Records for the task:
#####

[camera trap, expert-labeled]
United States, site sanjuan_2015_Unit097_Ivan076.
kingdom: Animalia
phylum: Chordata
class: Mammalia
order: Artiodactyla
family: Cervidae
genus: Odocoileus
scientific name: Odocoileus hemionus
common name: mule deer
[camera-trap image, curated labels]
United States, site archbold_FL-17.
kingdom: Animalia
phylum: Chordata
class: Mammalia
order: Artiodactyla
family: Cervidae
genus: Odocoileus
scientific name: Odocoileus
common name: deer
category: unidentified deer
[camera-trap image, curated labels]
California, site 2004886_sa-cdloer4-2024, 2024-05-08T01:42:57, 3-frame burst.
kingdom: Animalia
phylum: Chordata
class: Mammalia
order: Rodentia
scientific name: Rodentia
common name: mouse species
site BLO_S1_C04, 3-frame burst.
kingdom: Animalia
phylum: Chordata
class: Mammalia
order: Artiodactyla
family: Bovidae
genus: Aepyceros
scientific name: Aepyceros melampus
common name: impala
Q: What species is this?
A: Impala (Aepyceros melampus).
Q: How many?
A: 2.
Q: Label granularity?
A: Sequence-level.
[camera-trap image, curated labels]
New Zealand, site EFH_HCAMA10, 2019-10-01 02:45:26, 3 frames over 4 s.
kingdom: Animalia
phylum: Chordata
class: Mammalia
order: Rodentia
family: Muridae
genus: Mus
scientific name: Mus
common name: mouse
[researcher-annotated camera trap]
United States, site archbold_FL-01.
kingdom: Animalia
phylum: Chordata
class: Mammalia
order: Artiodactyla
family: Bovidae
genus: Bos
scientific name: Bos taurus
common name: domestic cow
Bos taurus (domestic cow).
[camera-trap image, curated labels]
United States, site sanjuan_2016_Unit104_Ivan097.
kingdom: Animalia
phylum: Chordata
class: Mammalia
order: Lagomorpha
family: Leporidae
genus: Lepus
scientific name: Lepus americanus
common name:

#####

Work instructions:
Quote all of the entries exactly as they appear.

Reply to the task:
[camera trap, expert-labeled]
United States, site sanjuan_2015_Unit097_Ivan076.
kingdom: Animalia
phylum: Chordata
class: Mammalia
order: Artiodactyla
family: Cervidae
genus: Odocoileus
scientific name: Odocoileus hemionus
common name: mule deer
[camera-trap image, curated labels]
United States, site archbold_FL-17.
kingdom: Animalia
phylum: Chordata
class: Mammalia
order: Artiodactyla
family: Cervidae
genus: Odocoileus
scientific name: Odocoileus
common name: deer
category: unidentified deer
[camera-trap image, curated labels]
California, site 2004886_sa-cdloer4-2024, 2024-05-08T01:42:57, 3-frame burst.
kingdom: Animalia
phylum: Chordata
class: Mammalia
order: Rodentia
scientific name: Rodentia
common name: mouse species
site BLO_S1_C04, 3-frame burst.
kingdom: Animalia
phylum: Chordata
class: Mammalia
order: Artiodactyla
family: Bovidae
genus: Aepyceros
scientific name: Aepyceros melampus
common name: impala
Q: What species is this?
A: Impala (Aepyceros melampus).
Q: How many?
A: 2.
Q: Label granularity?
A: Sequence-level.
[camera-trap image, curated labels]
New Zealand, site EFH_HCAMA10, 2019-10-01 02:45:26, 3 frames over 4 s.
kingdom: Animalia
phylum: Chordata
class: Mammalia
order: Rodentia
family: Muridae
genus: Mus
scientific name: Mus
common name: mouse
[researcher-annotated camera trap]
United States, site archbold_FL-01.
kingdom: Animalia
phylum: Chordata
class: Mammalia
order: Artiodactyla
family: Bovidae
genus: Bos
scientific name: Bos taurus
common name: domestic cow
Bos taurus (domestic cow).
[camera-trap image, curated labels]
United States, site sanjuan_2016_Unit104_Ivan097.
kingdom: Animalia
phylum: Chordata
class: Mammalia
order: Lagomorpha
family: Leporidae
genus: Lepus
scientific name: Lepus americanus
common name:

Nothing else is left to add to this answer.